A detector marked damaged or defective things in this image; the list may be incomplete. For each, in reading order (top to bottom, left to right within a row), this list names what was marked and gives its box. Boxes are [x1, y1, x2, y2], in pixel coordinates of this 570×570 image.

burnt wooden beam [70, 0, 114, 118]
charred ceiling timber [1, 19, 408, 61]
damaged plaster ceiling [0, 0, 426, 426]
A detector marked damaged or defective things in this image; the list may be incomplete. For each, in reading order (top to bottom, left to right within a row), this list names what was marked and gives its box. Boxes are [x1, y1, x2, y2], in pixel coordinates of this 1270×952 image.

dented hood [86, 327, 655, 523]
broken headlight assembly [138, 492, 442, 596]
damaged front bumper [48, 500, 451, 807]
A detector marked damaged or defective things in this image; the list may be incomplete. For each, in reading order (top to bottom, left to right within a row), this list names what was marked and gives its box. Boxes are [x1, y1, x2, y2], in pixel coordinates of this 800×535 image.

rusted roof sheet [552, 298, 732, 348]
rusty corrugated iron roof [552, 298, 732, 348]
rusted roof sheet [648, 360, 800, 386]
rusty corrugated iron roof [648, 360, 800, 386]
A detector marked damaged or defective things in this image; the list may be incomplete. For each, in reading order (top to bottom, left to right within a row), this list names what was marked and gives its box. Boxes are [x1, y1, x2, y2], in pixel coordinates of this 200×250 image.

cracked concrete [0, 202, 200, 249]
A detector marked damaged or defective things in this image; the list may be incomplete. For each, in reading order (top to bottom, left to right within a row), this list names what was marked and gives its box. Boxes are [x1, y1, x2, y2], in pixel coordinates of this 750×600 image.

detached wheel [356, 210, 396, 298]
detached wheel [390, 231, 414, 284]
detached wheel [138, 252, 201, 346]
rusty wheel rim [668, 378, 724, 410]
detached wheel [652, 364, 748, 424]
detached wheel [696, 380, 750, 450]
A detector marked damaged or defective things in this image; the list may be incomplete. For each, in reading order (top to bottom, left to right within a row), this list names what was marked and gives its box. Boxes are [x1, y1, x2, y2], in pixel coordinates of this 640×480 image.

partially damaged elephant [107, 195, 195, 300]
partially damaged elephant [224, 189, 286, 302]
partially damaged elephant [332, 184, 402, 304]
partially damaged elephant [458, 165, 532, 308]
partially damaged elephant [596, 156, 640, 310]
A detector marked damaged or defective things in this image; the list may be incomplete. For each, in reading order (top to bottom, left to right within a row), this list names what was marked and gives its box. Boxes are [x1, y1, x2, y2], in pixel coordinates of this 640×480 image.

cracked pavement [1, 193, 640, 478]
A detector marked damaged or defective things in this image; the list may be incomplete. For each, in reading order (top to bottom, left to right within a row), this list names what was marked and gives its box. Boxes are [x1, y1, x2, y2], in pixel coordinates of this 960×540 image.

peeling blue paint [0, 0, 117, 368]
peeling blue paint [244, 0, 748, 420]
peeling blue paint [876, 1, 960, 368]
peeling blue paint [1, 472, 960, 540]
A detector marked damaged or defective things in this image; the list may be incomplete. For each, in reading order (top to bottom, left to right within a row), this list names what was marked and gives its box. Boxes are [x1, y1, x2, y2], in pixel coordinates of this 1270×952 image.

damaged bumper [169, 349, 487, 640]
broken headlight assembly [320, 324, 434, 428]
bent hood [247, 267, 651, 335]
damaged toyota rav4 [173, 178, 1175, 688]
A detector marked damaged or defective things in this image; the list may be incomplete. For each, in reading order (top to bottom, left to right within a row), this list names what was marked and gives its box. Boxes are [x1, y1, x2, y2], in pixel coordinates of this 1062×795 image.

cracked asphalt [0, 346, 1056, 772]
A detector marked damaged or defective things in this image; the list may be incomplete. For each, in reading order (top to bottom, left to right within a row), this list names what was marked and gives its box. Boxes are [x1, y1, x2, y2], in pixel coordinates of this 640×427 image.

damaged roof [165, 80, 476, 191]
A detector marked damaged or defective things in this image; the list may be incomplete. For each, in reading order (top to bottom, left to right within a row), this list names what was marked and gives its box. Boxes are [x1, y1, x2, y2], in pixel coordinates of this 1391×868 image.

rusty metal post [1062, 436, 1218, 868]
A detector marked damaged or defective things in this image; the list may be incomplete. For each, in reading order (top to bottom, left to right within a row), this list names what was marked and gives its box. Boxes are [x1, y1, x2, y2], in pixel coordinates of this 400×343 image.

+-------+

# Work task
Retype the lines from the one containing "this 960×540 image." to the last line above. Change nothing and include no others.

# Response for this exercise
A detector marked damaged or defective things in this image; the list may be incomplete. For each, in reading order (top to bottom, left to right within a row), this list names what was marked and gives its box. Boxes are [x1, y1, x2, y2], in pixel coordinates of this 960×540 image.

peeling blue paint [0, 0, 117, 368]
peeling blue paint [244, 0, 748, 420]
peeling blue paint [876, 1, 960, 368]
peeling blue paint [1, 472, 960, 540]
A detector marked damaged or defective things in this image; the list may be incomplete. For each, in reading order (top to bottom, left to right within a row), this list names what was marked and gives its box. Boxes are [x1, y1, x2, y2], in pixel coordinates of this 1270×952 image.

damaged bumper [169, 349, 487, 640]
broken headlight assembly [320, 324, 434, 428]
bent hood [247, 267, 651, 335]
damaged toyota rav4 [173, 178, 1175, 688]
A detector marked damaged or defective things in this image; the list may be incomplete. For each, in reading order (top to bottom, left to right within a row), this list names what was marked and gives its box. Boxes are [x1, y1, x2, y2], in pixel coordinates of this 1062×795 image.

cracked asphalt [0, 346, 1056, 772]
A detector marked damaged or defective things in this image; the list may be incomplete. For each, in reading order (top to bottom, left to right within a row), this list names what was marked and gives its box. Boxes are [x1, y1, x2, y2], in pixel coordinates of this 640×427 image.

damaged roof [165, 80, 476, 191]
A detector marked damaged or defective things in this image; the list may be incomplete. For each, in reading order (top to bottom, left to right within a row), this list names what was marked and gives its box. Boxes are [x1, y1, x2, y2], in pixel coordinates of this 1391×868 image.

rusty metal post [1062, 436, 1218, 868]
A detector marked damaged or defective things in this image; the list may be incomplete. For each, in reading order (top to bottom, left to right within a row), this list names what was marked and gives its box. Boxes are [x1, y1, x2, y2], in pixel coordinates of this 400×343 image.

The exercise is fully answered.